Sunday, January 4, 2015

Concise UPnP

I had to sit for an exam last Saturday and I did a case study about few protocols during my preparation. One protocol that I was reading about is Universal Plug and Play (UPnP), to be precise its a protocol stack. Meantime I'm thinking of writing a post about potential of UPnP in IoT. So, here I'm summarizing UPnP.

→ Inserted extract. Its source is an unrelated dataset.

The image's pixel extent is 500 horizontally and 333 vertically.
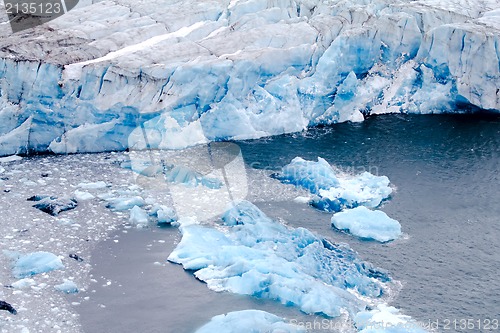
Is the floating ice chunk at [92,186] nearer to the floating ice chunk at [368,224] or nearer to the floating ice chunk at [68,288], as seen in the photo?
the floating ice chunk at [68,288]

XBox 360, PS4, Wii and Azureus usesUPnP

UPnP allows networked devices to search other devices on the network and establish connections among them.
UPnP supports Zero-Configuration networking. For instance when a UPnP compatible device connects to a network, it assigns an IP address, announces it and provide information about its capabilities upon requests and learn the availability and capabilities of other connected devices.
UPnP uses a concept called Control Points (CP), which are the devices use UPnP protocols to control other connected devices. Each device multicast requests to discover others using HTTP and UDP. UDP is used to avoid acknowledgements from receivers and retransmission in interrupts.
When a device first connects to a network it should search for a DHCP Server (Dynamic Host Control Protocol) and request for an IP address. If there aren't any DHCP servers, device must assign itself an IP address. This is known as AutoIP.
After establishing an IP addresses devices can inform the services they are offering and register them in control points on the network. The protocol used in UPnP to do this is called Simple Service Discovery Protocol (SSDP).
Even though devices are resisted with CPs it is required to get to know how devices are providing their services. Therefore CPs has to request device description, which contains device details, vendor specific details, and services and actions offered by the device. Device descriptions are in form of XML data. Having received device descriptions, CPs can invoke devices actions by sending a control message to the control URL.
A main drawback in UPnP is that it doesn't have a device authentication mechanism. Therefore UPnP systems assumes all connected devices are trustworthy.

References:
  • George F. Coulouris (2012) Distributed systems: concepts and design, 5th edn., Boston: Addison-Wesley.
  •  UPnP Forum (2014) UPnP AV The technology basis of DLNA, United States of America: UPnP Forum.